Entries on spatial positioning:
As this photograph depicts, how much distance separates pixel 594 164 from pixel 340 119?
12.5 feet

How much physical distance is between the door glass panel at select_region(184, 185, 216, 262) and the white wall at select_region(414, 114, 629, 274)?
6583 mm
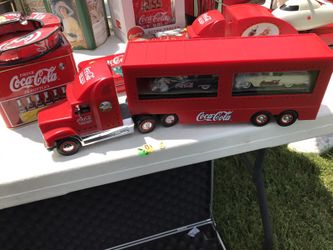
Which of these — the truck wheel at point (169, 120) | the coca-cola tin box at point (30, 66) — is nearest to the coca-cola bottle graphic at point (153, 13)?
the coca-cola tin box at point (30, 66)

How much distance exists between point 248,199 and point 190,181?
0.39 meters

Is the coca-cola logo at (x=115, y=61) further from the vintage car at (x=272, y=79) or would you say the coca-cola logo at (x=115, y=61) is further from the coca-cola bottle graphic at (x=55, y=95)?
the vintage car at (x=272, y=79)

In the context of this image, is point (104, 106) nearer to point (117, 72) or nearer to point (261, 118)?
point (117, 72)

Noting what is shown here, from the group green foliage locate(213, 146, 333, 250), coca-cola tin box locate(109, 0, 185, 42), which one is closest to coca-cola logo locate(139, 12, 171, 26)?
coca-cola tin box locate(109, 0, 185, 42)

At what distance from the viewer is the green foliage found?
1.01 metres

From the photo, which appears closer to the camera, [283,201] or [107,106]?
[107,106]

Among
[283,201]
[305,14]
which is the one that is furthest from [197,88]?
[283,201]

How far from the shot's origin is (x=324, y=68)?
1.69 ft

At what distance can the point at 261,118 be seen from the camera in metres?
0.58

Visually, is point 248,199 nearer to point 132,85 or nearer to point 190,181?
point 190,181

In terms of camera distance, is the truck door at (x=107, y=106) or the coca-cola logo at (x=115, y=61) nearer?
the truck door at (x=107, y=106)

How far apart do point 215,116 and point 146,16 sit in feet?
1.31

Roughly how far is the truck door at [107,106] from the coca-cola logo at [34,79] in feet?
0.41

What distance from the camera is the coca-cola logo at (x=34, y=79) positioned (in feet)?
1.84
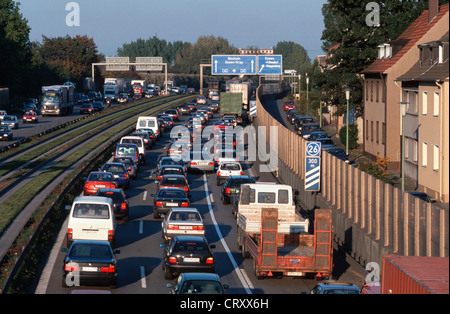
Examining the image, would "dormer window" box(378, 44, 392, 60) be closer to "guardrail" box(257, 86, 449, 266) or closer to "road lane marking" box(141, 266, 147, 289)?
"guardrail" box(257, 86, 449, 266)

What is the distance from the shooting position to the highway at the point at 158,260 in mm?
24281

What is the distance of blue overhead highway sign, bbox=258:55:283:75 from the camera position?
115125 mm

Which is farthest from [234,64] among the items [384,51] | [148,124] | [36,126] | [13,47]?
[384,51]

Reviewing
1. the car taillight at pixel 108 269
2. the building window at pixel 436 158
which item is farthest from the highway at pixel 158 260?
the building window at pixel 436 158

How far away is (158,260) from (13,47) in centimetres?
10270

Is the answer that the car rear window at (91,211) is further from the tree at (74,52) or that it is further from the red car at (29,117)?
the tree at (74,52)

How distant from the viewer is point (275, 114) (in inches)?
4343

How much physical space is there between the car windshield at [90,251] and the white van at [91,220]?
4.95 m

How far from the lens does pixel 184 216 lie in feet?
99.9

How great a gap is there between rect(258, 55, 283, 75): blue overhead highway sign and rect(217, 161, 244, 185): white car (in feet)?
223

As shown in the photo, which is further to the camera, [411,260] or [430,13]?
[430,13]
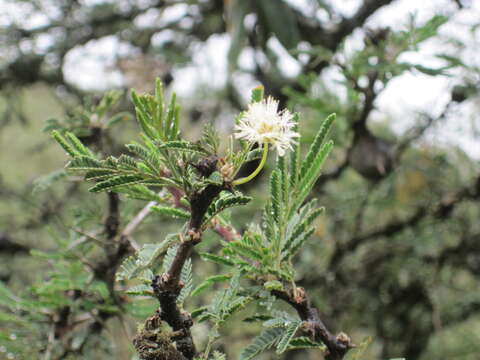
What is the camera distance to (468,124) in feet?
4.91

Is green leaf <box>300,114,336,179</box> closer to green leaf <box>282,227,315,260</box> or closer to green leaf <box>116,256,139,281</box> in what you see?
green leaf <box>282,227,315,260</box>

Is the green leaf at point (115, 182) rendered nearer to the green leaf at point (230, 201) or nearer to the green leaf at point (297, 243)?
the green leaf at point (230, 201)

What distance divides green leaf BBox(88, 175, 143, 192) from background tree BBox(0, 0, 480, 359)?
1.22ft

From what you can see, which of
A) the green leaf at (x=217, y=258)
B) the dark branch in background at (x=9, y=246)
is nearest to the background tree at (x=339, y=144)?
the dark branch in background at (x=9, y=246)

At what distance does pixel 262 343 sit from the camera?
56 cm

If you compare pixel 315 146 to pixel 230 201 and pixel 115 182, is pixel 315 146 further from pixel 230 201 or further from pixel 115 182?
pixel 115 182

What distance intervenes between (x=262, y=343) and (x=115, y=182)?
0.87 feet

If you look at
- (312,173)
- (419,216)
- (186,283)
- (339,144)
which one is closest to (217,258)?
(186,283)

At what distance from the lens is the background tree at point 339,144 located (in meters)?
0.99

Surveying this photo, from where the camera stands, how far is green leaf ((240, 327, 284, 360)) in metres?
0.55

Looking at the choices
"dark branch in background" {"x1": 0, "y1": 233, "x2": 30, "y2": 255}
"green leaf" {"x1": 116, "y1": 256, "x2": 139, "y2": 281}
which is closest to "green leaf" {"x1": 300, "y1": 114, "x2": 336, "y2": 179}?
"green leaf" {"x1": 116, "y1": 256, "x2": 139, "y2": 281}

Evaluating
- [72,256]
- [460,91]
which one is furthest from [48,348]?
[460,91]

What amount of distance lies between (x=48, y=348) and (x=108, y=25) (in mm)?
1573

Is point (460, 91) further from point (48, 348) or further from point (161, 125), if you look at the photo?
point (48, 348)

▶ **The exercise**
Reproduce each entry verbatim, excluding any embedded images.

▶ **Solution**
As this photograph depicts, how much distance separates pixel 594 164 from pixel 340 119?
12.5 feet

How much physical distance is between the door glass panel at select_region(184, 185, 216, 262) and the white wall at select_region(414, 114, 629, 274)?
6583 mm
Which of these — the truck wheel at point (169, 120) | the coca-cola tin box at point (30, 66) — is nearest to the coca-cola bottle graphic at point (153, 13)?
the coca-cola tin box at point (30, 66)

How much distance exists between point 248,199 and point 190,181?
0.39 meters

Is the coca-cola logo at (x=115, y=61) further from the vintage car at (x=272, y=79) or would you say the coca-cola logo at (x=115, y=61) is further from the coca-cola bottle graphic at (x=55, y=95)?
the vintage car at (x=272, y=79)

In the context of this image, is point (104, 106) nearer to point (117, 72) or nearer to point (261, 118)?
point (117, 72)

Noting what is shown here, from the group green foliage locate(213, 146, 333, 250), coca-cola tin box locate(109, 0, 185, 42), which one is closest to coca-cola logo locate(139, 12, 171, 26)?
coca-cola tin box locate(109, 0, 185, 42)

At what distance from the viewer is the green foliage found?
1.01 metres

From the photo, which appears closer to the camera, [283,201] or [107,106]?
[107,106]

Among
[283,201]
[305,14]
which is the one that is furthest from [197,88]?
[283,201]

How far from the shot's origin is (x=324, y=68)?
1.69 ft

At what distance can the point at 261,118 be seen from the camera in metres?
0.58

Visually, is point 248,199 nearer to point 132,85 or nearer to point 190,181?
point 190,181

In terms of camera distance, is the truck door at (x=107, y=106) or the coca-cola logo at (x=115, y=61) nearer?
the truck door at (x=107, y=106)

How far apart do point 215,116 and point 146,16 sit in feet?
1.31

Roughly how far is the truck door at [107,106] from the coca-cola logo at [34,79] in feet?
0.41

What distance from the camera is the coca-cola logo at (x=34, y=79) positioned (in feet)?
1.84
Examining the image, would "dormer window" box(378, 44, 392, 60) be closer to "guardrail" box(257, 86, 449, 266) or closer to "road lane marking" box(141, 266, 147, 289)?
"guardrail" box(257, 86, 449, 266)

What is the distance from the shooting position to the highway at the point at 158,260 in mm?
24281

What is the distance of blue overhead highway sign, bbox=258:55:283:75 from the camera position?
115125 mm

Which is farthest from [234,64] among the items [384,51] | [148,124] | [36,126] | [13,47]?
[384,51]

Reviewing
1. the car taillight at pixel 108 269
2. the building window at pixel 436 158
which item is farthest from the highway at pixel 158 260?
the building window at pixel 436 158

How far away is (158,260) from (13,47) in centimetres?
10270

Is the answer that the car rear window at (91,211) is further from the tree at (74,52) or that it is further from the red car at (29,117)?
the tree at (74,52)

How distant from the viewer is point (275, 114) (in inches)?
4343

How much physical space is there between the car windshield at [90,251] and the white van at [91,220]?
4.95 m

How far from the lens does pixel 184 216 lie in feet?
99.9

How great a gap is there between rect(258, 55, 283, 75): blue overhead highway sign and rect(217, 161, 244, 185): white car (in feet)?
223

As shown in the photo, which is further to the camera, [411,260] or [430,13]?
[430,13]
What is the camera distance to (468,124) in feet?
4.91

Is green leaf <box>300,114,336,179</box> closer to green leaf <box>282,227,315,260</box> or closer to green leaf <box>116,256,139,281</box> in what you see?
green leaf <box>282,227,315,260</box>

Is the green leaf at point (115, 182) rendered nearer to the green leaf at point (230, 201) or nearer to the green leaf at point (297, 243)?
the green leaf at point (230, 201)

What distance divides green leaf BBox(88, 175, 143, 192) from background tree BBox(0, 0, 480, 359)?
1.22ft

From what you can see, which of
A) the green leaf at (x=217, y=258)
B) the dark branch in background at (x=9, y=246)
is nearest to the background tree at (x=339, y=144)?
the dark branch in background at (x=9, y=246)

At what distance does pixel 262 343 sit from the camera?
56 cm

If you compare pixel 315 146 to pixel 230 201 and pixel 115 182, is pixel 315 146 further from pixel 230 201 or further from pixel 115 182?
pixel 115 182

What distance intervenes between (x=262, y=343) and (x=115, y=182)?
0.87 feet

If you look at
- (312,173)
- (419,216)
- (186,283)
- (339,144)
which one is closest to (217,258)?
(186,283)

At what distance from the lens is the background tree at point 339,144 located (in meters)?
0.99

Surveying this photo, from where the camera stands, how far is green leaf ((240, 327, 284, 360)) in metres?
0.55

Looking at the choices
"dark branch in background" {"x1": 0, "y1": 233, "x2": 30, "y2": 255}
"green leaf" {"x1": 116, "y1": 256, "x2": 139, "y2": 281}
which is closest to "green leaf" {"x1": 300, "y1": 114, "x2": 336, "y2": 179}?
"green leaf" {"x1": 116, "y1": 256, "x2": 139, "y2": 281}

Evaluating
- [72,256]
- [460,91]
which one is furthest from [48,348]?
[460,91]

What amount of distance lies between (x=48, y=348) and (x=108, y=25) (in mm)?
1573

Is point (460, 91) further from point (48, 348) or further from point (161, 125), if you look at the photo?
point (48, 348)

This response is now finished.